The African-American athletes’ entire future rests upon a professional contract and nothing else matters.
Sports in the African-American community has always been viewed as a way out of the inner city and on to financial freedom.
Education doesn’t matter, world events doesn’t matter, the only thing that counts is that professional contract.
You can drive around any inner city in the country and you’ll see African-American young men throwing a football around on the city streets or playing basketball with some make-shift basketball hoop.
In the mornings, when young African Americans are on their way to school, instead of carrying their books and book bags they’re bringing footballs and basketballs to school because that’s their role model; books are just a requirement to get through the day.
There are very few role models in the inner cities.
You don’t grow up in the African-American community where you’re living next to lawyers or doctors or even business owners; those people just do not exist in most inner city African-American communities.
African-American males look to professional sports superstars for their role models, believing that if they work really hard playing football or basketball that they can have millions of dollars and all the fame and success that comes from being a professional athlete. Becoming a doctor or lawyer does not appeal to them or the so-called hip-hop generation of black males.

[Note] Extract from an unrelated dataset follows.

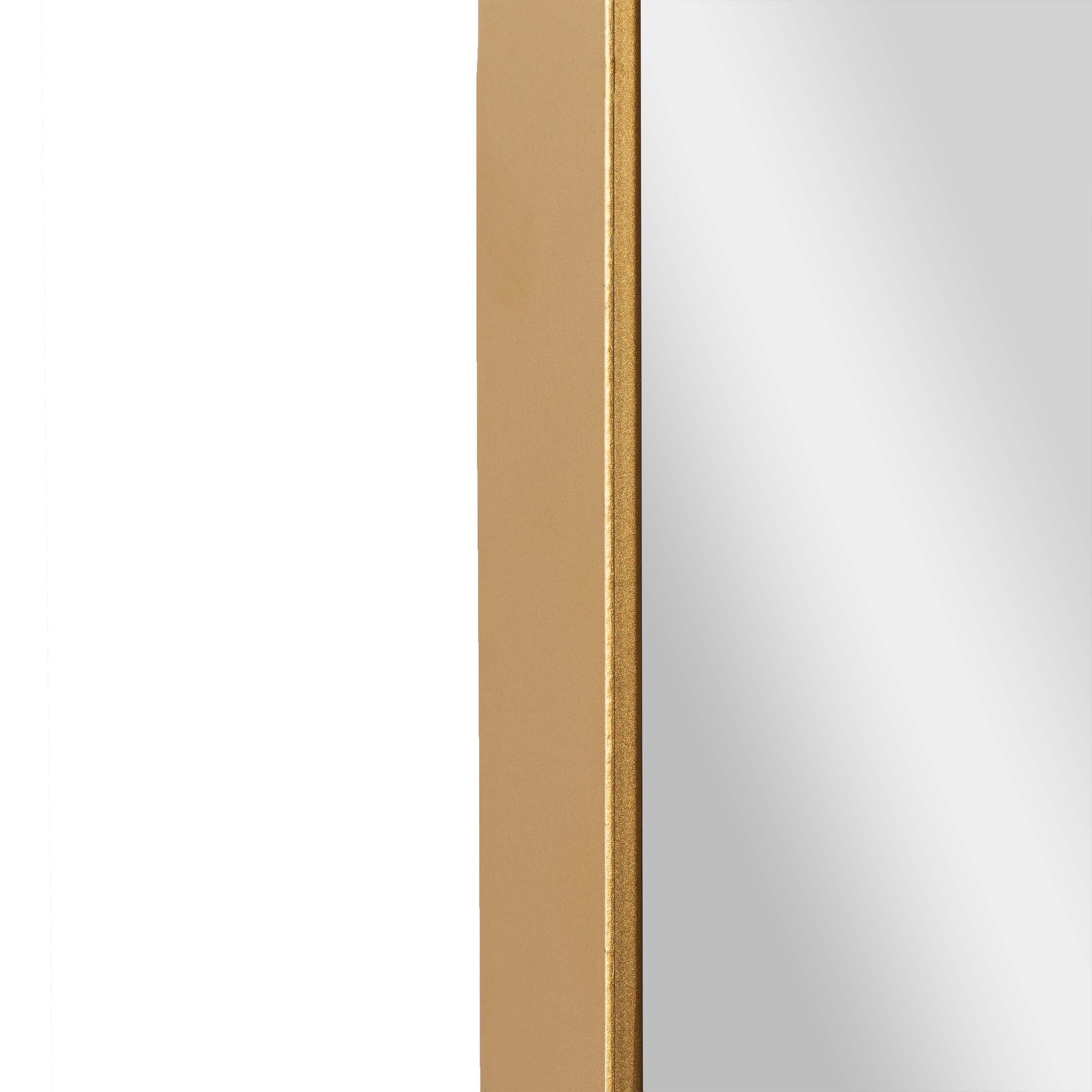 Flash Furniture 196861182730 Decor-Mirrors - View #11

Everyone knows about Michael Jordan, Kobe Bryant because those are the role models for African Americans. These athletic superstars are on TV all the time, they have big-time major endorsement deals and this lifestyle is so fascinating and appealing to a lot of African Americans who believe that with hard work playing their sport, they can also live the lifestyle of the rich and famous black athlete.

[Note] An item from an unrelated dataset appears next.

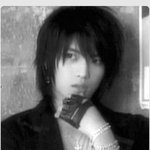 이거 엥시티 <b>태용인</b>줄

Education does not seem as important if you play sports but without it, what kind of future are you going to have if you don’t beat the odds of being the one in a million who makes it to the pros? African-American athletes are putting every ounce of the strength they have into sports without the thought that they may not make it to the pros. Even if they are a success in college many of them still leave a four year institution without a college degree.
The barber shop is an African-American gathering place in the inner city and the conversation is often about politics, community events and sports. Young black kids are going into the barber shops getting haircuts and are being asked questions about what they want to be when you grow up?

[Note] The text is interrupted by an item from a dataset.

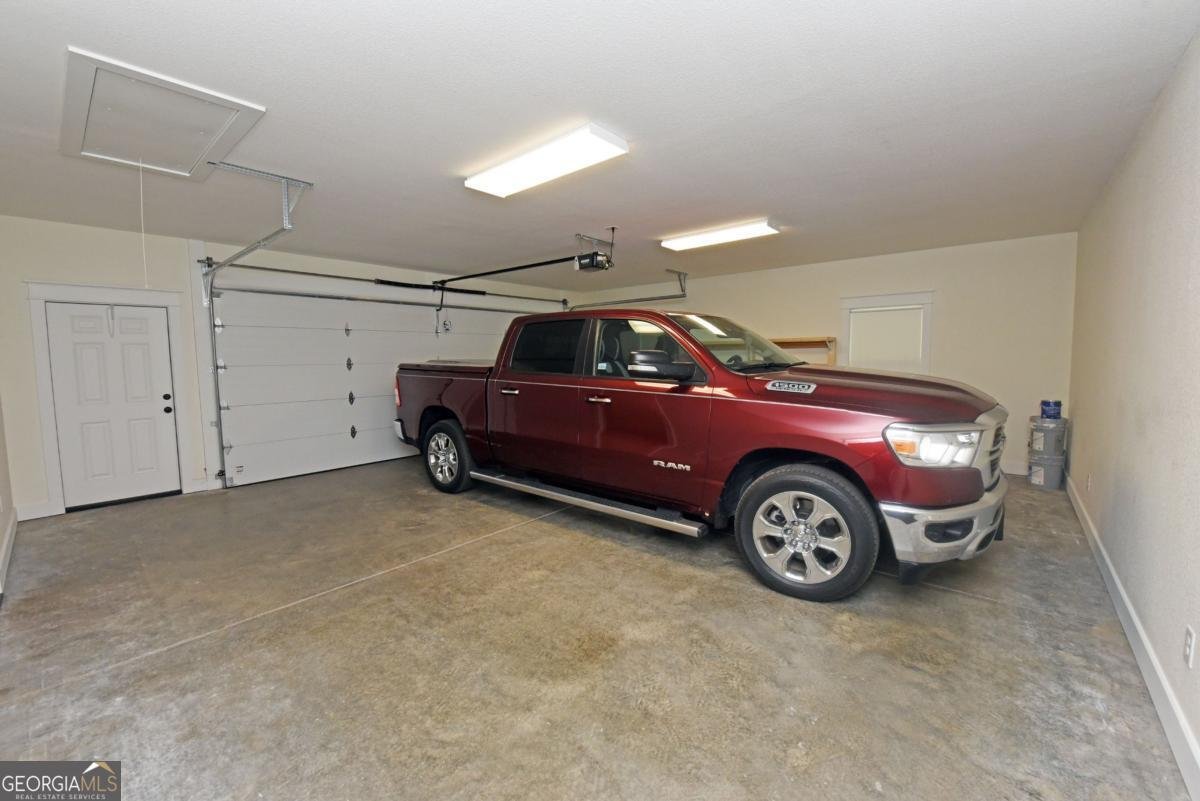 115 Richwood Trail Blairsville - Photo 60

Before the young black man can answer the question the members of the barbershop will already know the answer, “you’re going to be a football player or you’re going to be a basketball superstar, right?”
It’s never about you’re going to grow up and get a law degree or medical degree or go off to a fancy college and get a high powered education to be whatever you want to be. The conversation is about sports and what the local teams are doing.
There is a huge cultural difference between blacks and whites when it comes to sports. Whites grow up with the mindset of going to college to get an education and to one day have a career, maybe as a lawyer or a doctor.
It is not the same conversation with blacks in their community. The conversation is all about music and fashion and becoming a sports star as their ticket out of the inner city. The conversation is rarely about using education as a means to success.
Being a superstar in sports and music is a one in a million shot at the big time but what happens to the millions who never make it, who didn’t do enough in school to have something to fall back on if they didn’t win first place on American Idol or were the number one draft pick for the Chicago Bulls, now that is the question.
It seems to me that too much time and energy is spent on sports and only viewing that as their ticket on the yellow brick road to a better life.
These young African-American ballplayers are focused on going to a major college program because it can help them in their belief of going pro. It’s all about going pro; getting that scholarship only gets them one step closer to becoming a professional athlete, it doesn’t bring them one step closer to getting a college degree.
I love sports but it’s a one in a million shot for African-American young men that need to focus on education to first, be able to become a businessman and to then become a leader and a role model in the African-American community.